MATERIAL SHOWN START

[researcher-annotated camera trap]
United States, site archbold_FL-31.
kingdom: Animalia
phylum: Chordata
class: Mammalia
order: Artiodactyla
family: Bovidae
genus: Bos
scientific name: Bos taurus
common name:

MATERIAL SHOWN END

PROBLEM STATEMENT:
Using the records above, output exactly the lines from the one containing "phylum: Chordata" through the last line, and no others.

REPLY TO THE TASK:
phylum: Chordata
class: Mammalia
order: Artiodactyla
family: Bovidae
genus: Bos
scientific name: Bos taurus
common name:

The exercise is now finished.